In 1854, he published ‘The Encantadas’. Though the novel was a critical success, it was a commercial failure.
‘Israel Potter: His Fifty Years of Exile’ was published in parts in the ‘Putnam's Magazine’ from July 1854 to March 1855. The same was published in the form of a book by George Palmer Putnam in New York.
In 1857, he published ‘The Confidence-Man: His Masquerade’ and after the publication of this novel, he took-up the job of a lecturer.
‘Battle Pieces and Aspects of the War’ was published after the American Civil War in 1866. It consisted of over 70 poems but it received poor critical reviews.
In 1876, his epic poem titled ‘Clarel: A Poem and Pilgrimage in the Holy Land’ was published. It was published in two volumes and stretches to 18,000 lines.

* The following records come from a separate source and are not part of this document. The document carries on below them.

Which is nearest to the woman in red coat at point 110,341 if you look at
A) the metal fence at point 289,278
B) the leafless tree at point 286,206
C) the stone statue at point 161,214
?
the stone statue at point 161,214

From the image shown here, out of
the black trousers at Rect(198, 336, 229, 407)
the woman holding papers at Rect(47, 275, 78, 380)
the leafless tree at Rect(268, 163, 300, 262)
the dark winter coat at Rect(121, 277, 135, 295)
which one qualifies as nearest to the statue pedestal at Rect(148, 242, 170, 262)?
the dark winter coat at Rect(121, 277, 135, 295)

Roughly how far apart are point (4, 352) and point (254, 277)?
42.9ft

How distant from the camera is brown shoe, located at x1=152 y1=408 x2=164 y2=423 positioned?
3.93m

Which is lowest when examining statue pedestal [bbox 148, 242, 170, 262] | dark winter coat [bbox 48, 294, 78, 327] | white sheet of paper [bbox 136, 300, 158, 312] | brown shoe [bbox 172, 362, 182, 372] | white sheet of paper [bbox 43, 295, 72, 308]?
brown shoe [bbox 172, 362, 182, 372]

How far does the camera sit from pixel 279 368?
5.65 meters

Published after his death, ‘Billy Budd’ was one of his most acclaimed works that won many laurels all over the world.
‘Moby-Dick’ is considered his magnum opus that earned him worldwide literary acclaim. This novel is one among the ‘Great American Novels’ and is considered to be one of the greatest classics in world literature.
‘Billy Budd’ is one of his most celebrated works and considered a masterpiece. It was adopted on screen for Broadway in 1951 and won the Donaldson Awards and Outer Critics Circle Awards for best play.
Personal Life & Legacy
In 1826, he was hit by scarlet fever, after which his eye sight became permanently weak.
He got married to Elizabeth Shaw on August 4, 1847. She was the daughter of Lemuel Shaw, the Chief Justice of the Massachusetts Supreme Judicial Court.
In 1850, he shifted to Massachusetts along with his wife. They had four children together.
He died at his New York home due to cardiac dilation at the age of 72. He was laid to rest at the Woodlawn Cemetery in The Bronx, New York.
This acclaimed author suffered from a writer’s block until he read his friend Nathaniel Hawthorne's short story collection ‘Mosses From an Old Manse’, after which he was inspired to write.
This prolific American writer and poet once woke up his daughter at 2 AM so that she could proof read his poem!